Tanja Schröder’in metni Gizem Alav’ın Almanca aslından yaptığı çeviriyle geliyor.
Bak bugün ne oldu…
Idaho’nun ortasında arkaik ıssızlık. Bayan Brix, Jesse’in onu götürdüğü ormanın ortasındaki küçük meydanlıkta keşfettiği şeyi gördü ve kelimenin tam anlamıyla şoke oldu. Jesse’in ona göstermek istediği şey, nehrin üçüncü kolunun gelişigüzel böldüğü, aslına bakılırsa henüz gerçek bir orman bile olmamış, küçük ormanın içindeydi.
Gerçek bir orman değil, ama ağaç evler yapmak, yer altı sığınakları kazmak ve çalılıkların arasında saklambaç oynamak için yeterli.
Bugün, büyümüş ve çocukluğunun çoğunu unutmuşken, bu küçük orman ona korkutucu geliyordu. Eskiden toprağın altındaki oyuklarda sürünür ve öteki çocuklarla ‘Japonlar ve Naziler’ oyununu oynardı. O zamanlar daha örümceklerden, böceklerden ve kötü adamlardan korkuları yoktu. Bugün tehlike, karanlığın bastırmasının ardından ağaçların ve ev köşelerinin arkasında pusu kurmuş bekliyordu.

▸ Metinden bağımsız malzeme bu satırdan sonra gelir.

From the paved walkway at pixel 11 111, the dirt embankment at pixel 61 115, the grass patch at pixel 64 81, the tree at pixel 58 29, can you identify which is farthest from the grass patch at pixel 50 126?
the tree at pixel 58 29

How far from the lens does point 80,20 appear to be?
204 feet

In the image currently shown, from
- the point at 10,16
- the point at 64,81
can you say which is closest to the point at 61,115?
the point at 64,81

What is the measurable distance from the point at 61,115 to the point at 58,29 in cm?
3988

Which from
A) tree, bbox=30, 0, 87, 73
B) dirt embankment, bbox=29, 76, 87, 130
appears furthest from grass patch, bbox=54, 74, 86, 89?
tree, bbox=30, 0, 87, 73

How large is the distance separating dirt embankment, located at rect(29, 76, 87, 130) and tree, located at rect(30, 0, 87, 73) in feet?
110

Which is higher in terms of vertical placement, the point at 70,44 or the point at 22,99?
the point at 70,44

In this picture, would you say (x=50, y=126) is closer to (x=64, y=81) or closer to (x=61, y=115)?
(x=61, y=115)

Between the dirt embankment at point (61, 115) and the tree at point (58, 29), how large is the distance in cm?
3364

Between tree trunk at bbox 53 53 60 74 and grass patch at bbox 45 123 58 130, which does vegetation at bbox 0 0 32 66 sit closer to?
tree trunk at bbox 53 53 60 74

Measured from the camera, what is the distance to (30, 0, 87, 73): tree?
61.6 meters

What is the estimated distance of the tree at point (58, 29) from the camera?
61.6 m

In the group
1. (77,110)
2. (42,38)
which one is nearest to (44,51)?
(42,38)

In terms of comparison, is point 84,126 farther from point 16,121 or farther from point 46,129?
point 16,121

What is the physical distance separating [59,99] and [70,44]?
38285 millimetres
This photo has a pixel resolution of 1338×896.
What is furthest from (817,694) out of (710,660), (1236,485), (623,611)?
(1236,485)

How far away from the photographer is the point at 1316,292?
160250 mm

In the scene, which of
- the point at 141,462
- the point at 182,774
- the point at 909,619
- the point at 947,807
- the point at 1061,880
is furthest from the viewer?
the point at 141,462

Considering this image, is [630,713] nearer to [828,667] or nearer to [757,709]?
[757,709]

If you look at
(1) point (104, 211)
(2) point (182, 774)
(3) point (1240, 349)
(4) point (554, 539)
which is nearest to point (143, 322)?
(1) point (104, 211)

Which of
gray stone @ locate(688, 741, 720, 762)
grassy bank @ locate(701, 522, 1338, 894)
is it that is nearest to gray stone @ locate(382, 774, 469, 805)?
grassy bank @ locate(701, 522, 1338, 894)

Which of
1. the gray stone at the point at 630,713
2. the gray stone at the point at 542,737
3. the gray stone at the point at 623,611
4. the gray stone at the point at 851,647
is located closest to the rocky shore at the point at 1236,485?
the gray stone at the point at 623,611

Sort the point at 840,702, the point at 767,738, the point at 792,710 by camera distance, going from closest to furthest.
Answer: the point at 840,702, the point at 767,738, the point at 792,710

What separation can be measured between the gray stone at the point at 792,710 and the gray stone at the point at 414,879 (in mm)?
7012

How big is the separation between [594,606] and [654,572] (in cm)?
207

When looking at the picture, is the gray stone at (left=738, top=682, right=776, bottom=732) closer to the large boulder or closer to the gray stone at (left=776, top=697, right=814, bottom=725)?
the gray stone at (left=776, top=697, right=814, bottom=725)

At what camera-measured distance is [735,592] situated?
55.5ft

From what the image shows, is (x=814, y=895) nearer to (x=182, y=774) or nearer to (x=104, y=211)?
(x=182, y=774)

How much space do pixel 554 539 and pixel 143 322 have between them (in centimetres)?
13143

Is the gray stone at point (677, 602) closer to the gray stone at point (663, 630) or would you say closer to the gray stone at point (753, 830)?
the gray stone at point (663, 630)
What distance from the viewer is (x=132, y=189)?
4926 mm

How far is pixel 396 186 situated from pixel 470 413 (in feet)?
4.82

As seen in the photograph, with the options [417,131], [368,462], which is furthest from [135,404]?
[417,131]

Jesse’in yoldan aşağı nasıl da tasasızca koştuğunu gördüğünde bu kayba ve aldırışsız masumiyetin yokluğuna iç çekti. Çocuğun ateş kırmızısı yün başlığı soğuk kış gününün gri loşluğunda bir sinyal gibi parlıyordu.
Böyle bir günün ardından aslında artık sadece Jesse’in baştan aşağı kirlenmiş pantalonunu yeniden tertemiz ve mis kokulu hale getirmenin zorluğunu düşünebiliyor olmasına iç çekti. Neredeyse kendine gülecekti. Böylesi düşünceler; yok, yapma Helen, sen bir kadınsın ya.
Kendini bir labirentin içinde hapsolmuş hissedinceye kadar peşinden götürmeye devam etti onu Jesse. Ola ki Jesse ortalıktan kaybolmaya karar verse çaresi yok kaybolurdu, çünkü beyaz evler çoktandır koyu dal karmaşası arasından pırıldamıyorlardı. Belki orman zannettiğinden çok daha büyük ve karanlıktı. Belki de derinliklerine doğru yürüdükçe sıklaşan ve karanlıklaşan büyülü bir ormandı bu. İlk on dakikanın ardından bir macera fikrine kapılırsın, yirmi dakika sonra evler görünmez olur ve yarım saat geçtiğinde kabuklu, yosun kayganlığında ağaç gövdelerinden bitiveren kollar ve eller ve parmaklar bir daha bırakmazlar insanı.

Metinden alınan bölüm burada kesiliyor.